While I walked, I allowed my thoughts to wander. I actually remembered the day I had first met Jasper, back in eighth grade. It had been in January—I’d been preoccupied praying for a snow day when I had entered English class.

“New guy,” someone’s voice had announced, and I’d had to turn my head in all directions before spotting the unassuming dark-haired boy just staring at the floor, with his shoulders hunched and his hands clenching the straps of his backpack. New guy hadn’t said anything to any of us, not even to the teacher who greeted and introduced him. He’d just waited to be dismissed before quietly finding a seat in the back of the room.

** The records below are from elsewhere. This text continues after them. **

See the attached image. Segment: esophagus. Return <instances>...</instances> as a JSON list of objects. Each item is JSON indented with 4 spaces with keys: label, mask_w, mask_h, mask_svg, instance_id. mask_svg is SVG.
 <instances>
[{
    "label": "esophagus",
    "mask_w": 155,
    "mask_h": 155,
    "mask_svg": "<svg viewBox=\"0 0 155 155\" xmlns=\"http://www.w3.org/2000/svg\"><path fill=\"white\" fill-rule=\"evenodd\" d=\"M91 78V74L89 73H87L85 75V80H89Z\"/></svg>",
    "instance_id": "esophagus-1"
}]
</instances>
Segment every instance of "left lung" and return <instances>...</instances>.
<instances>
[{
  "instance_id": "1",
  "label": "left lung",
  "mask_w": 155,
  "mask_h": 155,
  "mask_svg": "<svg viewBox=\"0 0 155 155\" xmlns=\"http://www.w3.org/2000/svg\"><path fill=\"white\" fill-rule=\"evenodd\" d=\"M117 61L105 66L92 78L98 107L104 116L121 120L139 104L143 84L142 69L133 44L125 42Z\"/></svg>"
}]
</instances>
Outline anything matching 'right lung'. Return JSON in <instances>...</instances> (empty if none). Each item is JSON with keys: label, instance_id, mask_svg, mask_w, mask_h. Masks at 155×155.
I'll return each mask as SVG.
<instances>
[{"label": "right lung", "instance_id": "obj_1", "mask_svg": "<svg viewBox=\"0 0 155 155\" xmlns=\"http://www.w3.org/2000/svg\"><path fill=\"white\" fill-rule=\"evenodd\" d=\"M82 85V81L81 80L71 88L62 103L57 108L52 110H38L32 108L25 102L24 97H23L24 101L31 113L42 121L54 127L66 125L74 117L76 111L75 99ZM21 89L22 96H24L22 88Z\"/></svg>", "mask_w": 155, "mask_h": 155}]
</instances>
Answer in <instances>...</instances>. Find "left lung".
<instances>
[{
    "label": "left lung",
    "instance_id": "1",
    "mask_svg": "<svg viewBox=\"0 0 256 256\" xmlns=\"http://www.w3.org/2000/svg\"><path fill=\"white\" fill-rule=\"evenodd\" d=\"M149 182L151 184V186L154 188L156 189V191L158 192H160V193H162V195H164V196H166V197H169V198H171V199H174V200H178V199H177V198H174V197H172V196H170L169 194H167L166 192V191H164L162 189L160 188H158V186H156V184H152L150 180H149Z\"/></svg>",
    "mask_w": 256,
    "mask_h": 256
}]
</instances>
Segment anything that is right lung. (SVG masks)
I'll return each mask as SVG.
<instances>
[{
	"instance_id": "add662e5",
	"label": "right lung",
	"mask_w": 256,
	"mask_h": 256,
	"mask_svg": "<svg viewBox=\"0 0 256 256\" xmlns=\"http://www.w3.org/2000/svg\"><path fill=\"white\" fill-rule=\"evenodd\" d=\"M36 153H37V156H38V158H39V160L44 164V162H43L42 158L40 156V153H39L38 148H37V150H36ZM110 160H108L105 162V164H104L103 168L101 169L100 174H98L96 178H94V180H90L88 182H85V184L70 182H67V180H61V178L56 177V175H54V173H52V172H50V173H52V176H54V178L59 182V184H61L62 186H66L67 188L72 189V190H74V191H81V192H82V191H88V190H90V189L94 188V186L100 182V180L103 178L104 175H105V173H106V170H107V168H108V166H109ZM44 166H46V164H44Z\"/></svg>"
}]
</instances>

Much later, I had found out that Jasper’s family had moved in the middle of the year because he had been bullied at his old middle school. It was not a surprising revelation, given his timid demeanor, though at the time I hadn’t thought much of it. We only had one class together—English—and he was so good at staying under the radar that I never really noticed him at all.

And then one day near the end of the school year, the boy who never said anything had walked past me after class, pressed a piece of paper into my hand, and fled so fast that it was almost comical.

During math class, I had finally flattened out the paper on top of my notebook with unbridled curiosity as to what Jasper could possibly have to tell me. To say that it wasn’t what I expected was a bit of an understatement.

Don’t be mad at me, please
, he had written in fine, flowing letters.
But I just wanted to tell you that I think you are very beautiful.

I’d had to fight the eight hundred emotions that had risen up within me all at once. Most prominently, there was surprise that Jasper even had the guts to tell me this. Panic that he might…
like
me. The realization that this was possibly why he had been bullied. Fear that my classmates would think
I
was gay if they read the note. Disgust, my uncle’s words ringing in my ears:
Fucking faggots should all be shot. Perverts. Filth.

And, somewhere deep inside me, so quiet that I barely even noticed it:
Beautiful? He really thinks I’m beautiful?

I had never said anything about the letter, to Jasper or anyone else. My uncle—the closest thing I had to a father figure—had passed away from cancer only months later, in the late summer, ending the steady litany of hate I had been exposed to for so long. It had taken me some time to convince myself that it was all right, and then one day I’d taken the letter from the drawer I’d tossed it into and read it again. And I had felt flattered. Warm.

And I’d told myself that it didn’t mean anything, that it didn’t matter who had written it. It only made me feel good because it was a nice compliment.